2. A "Fome Existencial" e a Aceitação de "Migalhas"
O uso dos versos de Cazuza ("Migalhas dormidas do teu pão... Mentiras sinceras me interessam...") é justificado pela "fome existencial" do autor, que o leva a aceitar "qualquer alimento, mesmo que mentiroso". Discuta como essa aceitação de "migalhas" e "mentiras sinceras" reflete a dificuldade de estabelecer vínculos sociais autênticos e profundos. O que a "fome existencial" revela sobre a carência de sentido e pertencimento que o indivíduo sente na sociedade atual?

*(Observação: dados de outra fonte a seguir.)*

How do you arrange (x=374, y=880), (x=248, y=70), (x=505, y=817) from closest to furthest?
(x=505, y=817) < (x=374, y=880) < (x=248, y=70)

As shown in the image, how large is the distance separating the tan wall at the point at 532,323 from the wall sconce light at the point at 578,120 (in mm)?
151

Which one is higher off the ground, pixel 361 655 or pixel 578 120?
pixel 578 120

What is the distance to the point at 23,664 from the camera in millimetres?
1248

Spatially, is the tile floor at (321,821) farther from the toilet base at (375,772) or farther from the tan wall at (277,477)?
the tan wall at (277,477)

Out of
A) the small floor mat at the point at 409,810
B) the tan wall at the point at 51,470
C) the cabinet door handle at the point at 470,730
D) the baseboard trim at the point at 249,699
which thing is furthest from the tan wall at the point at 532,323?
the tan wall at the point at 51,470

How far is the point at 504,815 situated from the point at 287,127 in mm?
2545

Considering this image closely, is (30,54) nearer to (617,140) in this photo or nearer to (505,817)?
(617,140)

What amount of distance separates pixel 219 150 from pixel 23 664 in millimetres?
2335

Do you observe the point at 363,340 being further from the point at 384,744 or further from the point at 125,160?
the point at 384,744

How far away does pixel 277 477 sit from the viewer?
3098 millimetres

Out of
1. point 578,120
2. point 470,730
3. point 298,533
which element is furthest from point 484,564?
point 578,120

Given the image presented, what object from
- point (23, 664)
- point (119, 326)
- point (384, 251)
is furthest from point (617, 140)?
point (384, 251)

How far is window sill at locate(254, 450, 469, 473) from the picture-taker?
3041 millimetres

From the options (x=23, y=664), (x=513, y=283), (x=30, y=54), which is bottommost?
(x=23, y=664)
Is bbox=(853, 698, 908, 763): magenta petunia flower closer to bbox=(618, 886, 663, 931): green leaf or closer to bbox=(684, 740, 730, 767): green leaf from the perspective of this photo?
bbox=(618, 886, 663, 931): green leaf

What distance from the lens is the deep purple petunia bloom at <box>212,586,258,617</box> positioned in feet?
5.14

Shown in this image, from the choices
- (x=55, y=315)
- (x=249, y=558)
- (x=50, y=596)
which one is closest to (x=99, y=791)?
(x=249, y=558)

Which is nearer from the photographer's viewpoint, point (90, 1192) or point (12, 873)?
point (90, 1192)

3. Renúncias e Investimento no Capital Cultural
O professor lista diversas renúncias (prazeres, tempo livre, amizades, empregos melhores) para se dedicar à docência e "alimentar a alma com o silêncio da solidão". Ele afirma que abandonou esses vínculos porque "deixaram de ser interessantes". Analise essa série de renúncias como um investimento no Capital Cultural (Bourdieu) e na construção da identidade profissional e intelectual. Qual o custo social e emocional de trocar a convivência imediata por um valor pessoal ou intelectual percebido como superior?
4. Relações Líquidas e a Substituibilidade dos Vínculos
O texto aborda o caráter cíclico das relações, onde ele abandona os amigos e prevê que eles voltarão a procurá-lo quando precisarem, e ele fará o mesmo, mas "não será para sempre". Utilizando o conceito de Modernidade Líquida (Bauman), discuta como essa visão de substituibilidade e de transitoriedade dos vínculos se manifesta na vida do narrador. Como a crença de que "Quem abandona o amigo já quebrou a amizade antes" justifica a fragilidade dessas relações?
5. Inércia Mental e Vulnerabilidade ao Julgamento Social
O narrador menciona que sua "inércia mental enfraquece minha capacidade comunicativa" e o submete a "julgamentos motivados pela emoção alheia" no pós-pandemia. Relacione a inércia mental (crise interna) com a vulnerabilidade ao julgamento social. De que forma a dificuldade em se comunicar de forma assertiva torna o indivíduo mais suscetível à classificação e estigma impostos pelos outros, e como a fragilidade pode, paradoxalmente, abrir o indivíduo a "diferentes pontos de vista"?